EXERCISE —
What the task requires is an exact printout of the listing below, pictures excluded.

ENTRIES SHOWN —
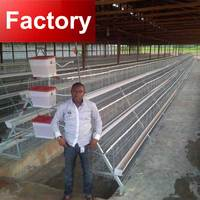 Automatic manure cleaning taiyu poultry battery cage for nigerian farm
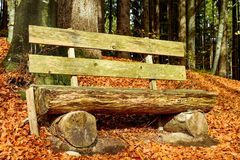 Wood, Leaf, Bench, Woodland royalty free stock photos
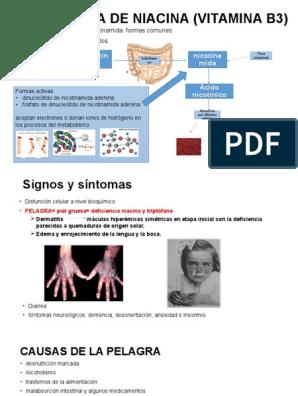 deficiencia de vitamina b3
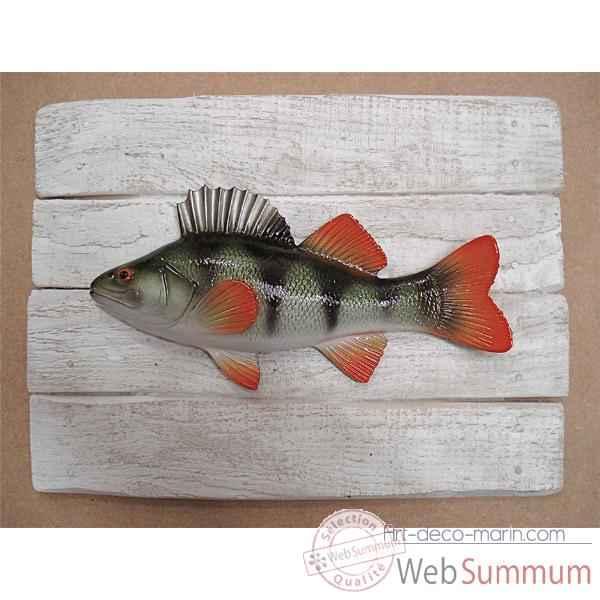 sur art d co marin cadre poisson d 39 eau douce cap vert scalaire cadr20. Black Bedroom Furniture Sets. Home Design Ideas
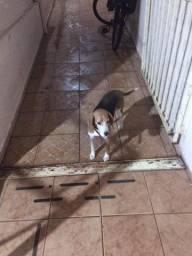 procuro cachorro beagle pra cobertura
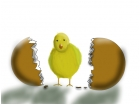 new born chick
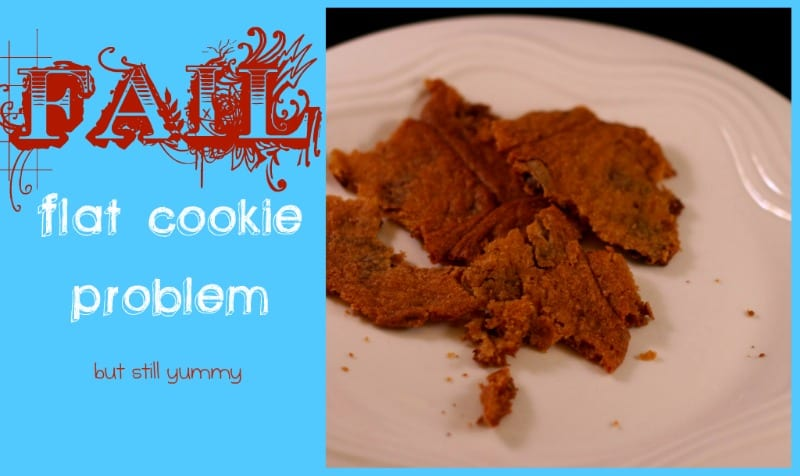 Cookie Fail! How Do you Make Chocolate Chip Cookies?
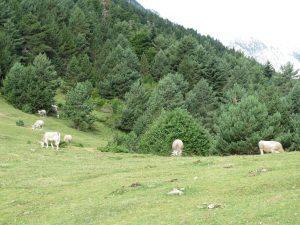 Vacada pastando en Cullivert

SOLUTION TO THIS EXERCISE —
 Automatic manure cleaning taiyu poultry battery cage for nigerian farm
 Wood, Leaf, Bench, Woodland royalty free stock photos
 deficiencia de vitamina b3
 sur art d co marin cadre poisson d 39 eau douce cap vert scalaire cadr20. Black Bedroom Furniture Sets. Home Design Ideas
 procuro cachorro beagle pra cobertura
 new born chick
 Cookie Fail! How Do you Make Chocolate Chip Cookies?
 Vacada pastando en Cullivert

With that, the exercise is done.